My advice to my younger self is don’t get so caught up entirely on the technical aspects of being a software developer. I wish I would of put more focus on understanding various business concepts earlier in my carrier.

Logical Boundaries

The more you understand how various businesses domains operate, the better you can understand how to design a system by decomposing it into logical boundaries.

Defining boundaries is one of the most difficult things to do, yet is one of the most important.

ADVICE to my younger self as a Software Developer

When you don’t really know a particular domain, it’s like walking into a dark room with only a small flashlight. As you point the flashlight around the room, you get a better sense of how big the room is, what’s on the floor, how tall the ceilings are, etc. It takes time and it takes a lot of exploration to get a better perspective.

Logical boundaries own a set of business capabilities and the data behind those capabilities. Within a logical boundary, there are long-running business processes and workflows. These also might span multiple logical boundaries.

CRUD (Create-Read-Update-Delete) has its place, but not the heart of the system which generally has a lot of complexity. The outer edge of your system has boundaries that are more in a supporting role for reference data can often be CRUD or be an external system/service that you integrate with.

Define logical boundaries that isolate the business capabilities your system provides.

Coupling & Cohesion

Fundamentally understand Coupling & Cohesion. Seemingly every design decision revolves around these two concepts.

coupling is the degree of interdependence between software modules; a measure of how closely connected two routines or modules are

https://en.wikipedia.org/wiki/Coupling_(computer_programming)

cohesion refers to the degree to which the elements inside a module belong together.

https://en.wikipedia.org/wiki/Cohesion_(computer_science)

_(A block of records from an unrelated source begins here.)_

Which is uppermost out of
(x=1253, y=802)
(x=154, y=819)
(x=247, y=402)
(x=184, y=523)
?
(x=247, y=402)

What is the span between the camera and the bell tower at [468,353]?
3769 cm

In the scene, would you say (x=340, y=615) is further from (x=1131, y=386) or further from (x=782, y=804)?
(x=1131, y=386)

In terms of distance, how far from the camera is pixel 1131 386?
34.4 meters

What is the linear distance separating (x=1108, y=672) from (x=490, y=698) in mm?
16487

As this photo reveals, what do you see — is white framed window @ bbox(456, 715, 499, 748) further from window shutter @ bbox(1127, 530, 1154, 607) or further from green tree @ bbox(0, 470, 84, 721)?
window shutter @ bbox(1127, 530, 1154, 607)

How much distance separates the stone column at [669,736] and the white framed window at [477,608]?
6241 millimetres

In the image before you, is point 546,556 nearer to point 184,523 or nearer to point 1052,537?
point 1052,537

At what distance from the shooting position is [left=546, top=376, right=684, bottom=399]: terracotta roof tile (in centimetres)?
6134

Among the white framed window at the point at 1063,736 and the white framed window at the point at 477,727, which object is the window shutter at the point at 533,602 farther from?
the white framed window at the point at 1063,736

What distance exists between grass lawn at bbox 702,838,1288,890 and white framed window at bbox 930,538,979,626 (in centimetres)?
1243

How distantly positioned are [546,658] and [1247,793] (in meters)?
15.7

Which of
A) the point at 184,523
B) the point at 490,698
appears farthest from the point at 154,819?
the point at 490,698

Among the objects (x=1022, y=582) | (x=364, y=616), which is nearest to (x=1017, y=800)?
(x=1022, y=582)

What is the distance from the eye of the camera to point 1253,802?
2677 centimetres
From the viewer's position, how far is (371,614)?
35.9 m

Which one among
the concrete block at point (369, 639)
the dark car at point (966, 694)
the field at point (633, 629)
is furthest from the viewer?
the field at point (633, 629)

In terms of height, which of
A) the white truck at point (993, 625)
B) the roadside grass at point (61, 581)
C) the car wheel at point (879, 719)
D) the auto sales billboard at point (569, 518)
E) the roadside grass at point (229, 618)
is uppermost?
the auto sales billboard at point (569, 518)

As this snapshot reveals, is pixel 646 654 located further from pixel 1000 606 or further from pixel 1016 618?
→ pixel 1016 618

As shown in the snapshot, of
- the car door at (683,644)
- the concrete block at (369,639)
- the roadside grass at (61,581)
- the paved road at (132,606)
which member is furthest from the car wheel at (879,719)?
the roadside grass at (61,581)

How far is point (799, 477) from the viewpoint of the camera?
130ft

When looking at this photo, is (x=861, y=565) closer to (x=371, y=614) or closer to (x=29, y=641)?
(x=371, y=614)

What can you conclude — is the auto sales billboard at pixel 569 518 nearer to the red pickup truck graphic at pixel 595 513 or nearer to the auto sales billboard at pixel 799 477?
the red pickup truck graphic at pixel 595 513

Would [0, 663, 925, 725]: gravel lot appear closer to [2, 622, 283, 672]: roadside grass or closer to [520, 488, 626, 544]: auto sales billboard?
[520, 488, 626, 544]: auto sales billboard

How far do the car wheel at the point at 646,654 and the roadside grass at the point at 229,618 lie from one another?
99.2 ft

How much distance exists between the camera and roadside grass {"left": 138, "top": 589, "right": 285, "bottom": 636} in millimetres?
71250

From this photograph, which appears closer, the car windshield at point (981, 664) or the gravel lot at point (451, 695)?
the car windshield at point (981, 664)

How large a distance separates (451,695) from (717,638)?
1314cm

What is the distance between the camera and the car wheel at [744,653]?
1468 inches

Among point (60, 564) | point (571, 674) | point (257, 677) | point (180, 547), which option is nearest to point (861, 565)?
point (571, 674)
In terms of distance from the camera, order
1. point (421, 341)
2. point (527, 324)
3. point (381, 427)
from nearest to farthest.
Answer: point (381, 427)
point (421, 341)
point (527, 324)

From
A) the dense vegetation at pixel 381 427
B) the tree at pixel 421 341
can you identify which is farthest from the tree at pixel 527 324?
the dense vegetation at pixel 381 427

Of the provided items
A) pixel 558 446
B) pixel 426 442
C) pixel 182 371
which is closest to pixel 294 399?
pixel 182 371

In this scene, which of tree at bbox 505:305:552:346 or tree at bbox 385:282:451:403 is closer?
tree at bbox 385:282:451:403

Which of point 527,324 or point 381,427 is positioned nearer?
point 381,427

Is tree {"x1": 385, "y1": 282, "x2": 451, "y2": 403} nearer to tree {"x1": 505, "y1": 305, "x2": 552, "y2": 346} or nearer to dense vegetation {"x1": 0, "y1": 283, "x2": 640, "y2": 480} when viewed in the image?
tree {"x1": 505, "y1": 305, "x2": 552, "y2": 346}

Circling back to the earlier section about defining Logical Boundaries is exactly about trying to achieve a high level of functional cohesion. Logical boundaries will have some degree of coupling because they will need to interact with each other.

Ian said it perfectly. It’s all about trade-offs.

Complexity

If you’re in a complex business domain, managing complexity can be difficult. But don’t make it even worst by adding unneeded technical complexity. This happens way too often by developers wanting to use new technology/library/framework without any idea if it solves a problem they actually have.

Complexity also comes in the form of logical boundaries as well as coupling & cohesion.

Defining logical boundaries is trying to prevent you from creating a giant turd pile (big ball of mud). Ultimately you’re trying to build a set of smaller turd piles. This allows you to isolate the complexity to a smaller logical boundary that is limited in scope.

As much as you think the system you’re building is going to be perfect, over time different insights and gaining new knowledge will mean that the overall design will be less ideal than you want it to be. And that’s OK!

Isolate complexity the best you can give your understanding at the time of making a decision. Understand that you won’t get it completely right. However, DO NOT add unneeded technical complexity because a discovered a new design pattern, library, framework, etc that you think will solve all of your problems. Also, DO NOT add unneeded complexity based on assumptions or “what ifs” that you think might be needed to make the system more flexible possibly in the future. Give yourself options but not at a high cost of complexity.

Know what you don’t know

There is so much to learn in software it’s pretty much impossible to know everything. However, it is helpful to have a surface-level knowledge or just be aware of the current landscape. That doesn’t mean you need to be an expert at all, rather the opposite. Just being aware of a new tool/framework/platform and the problems it solves can be really helpful if you find yourself with that problem.

The key is acknowledging that you aren’t an expert but rather only have entry-level knowledge.

Don’t be an Expert Beginner.

My software developer advice is to realize that there is a mountain of knowledge you just don’t have and that you don’t know what you don’t know. That’s OK! Don’t take yourself too seriously.